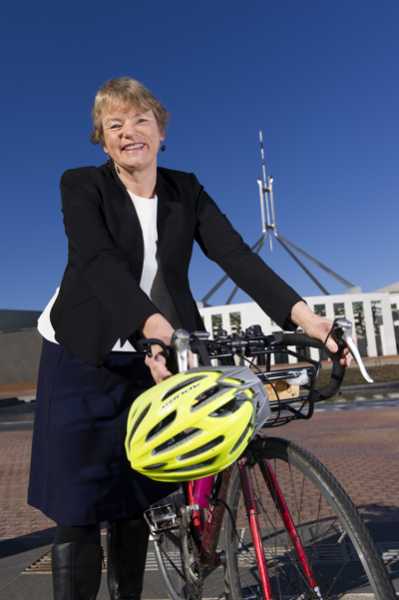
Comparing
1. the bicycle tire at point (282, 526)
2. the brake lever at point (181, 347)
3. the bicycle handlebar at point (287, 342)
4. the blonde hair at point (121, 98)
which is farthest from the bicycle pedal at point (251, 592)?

..............................

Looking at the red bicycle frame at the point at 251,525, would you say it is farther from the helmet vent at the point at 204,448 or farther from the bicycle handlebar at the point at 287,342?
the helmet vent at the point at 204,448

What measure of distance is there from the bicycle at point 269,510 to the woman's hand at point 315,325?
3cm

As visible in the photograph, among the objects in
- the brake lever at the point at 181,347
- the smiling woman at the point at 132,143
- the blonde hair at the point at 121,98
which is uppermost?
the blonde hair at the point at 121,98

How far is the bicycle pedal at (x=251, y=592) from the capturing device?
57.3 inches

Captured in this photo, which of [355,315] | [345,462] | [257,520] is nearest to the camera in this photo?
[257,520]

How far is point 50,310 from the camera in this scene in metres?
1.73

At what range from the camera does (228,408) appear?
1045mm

..............................

§ **REQUIRED TASK**: Which lines in the material above contain the word "pedal"? Report each one in full.

§ **CORRECT RESULT**:
which is farthest from the bicycle pedal at point (251, 592)?
How far is the bicycle pedal at (x=251, y=592) from the capturing device?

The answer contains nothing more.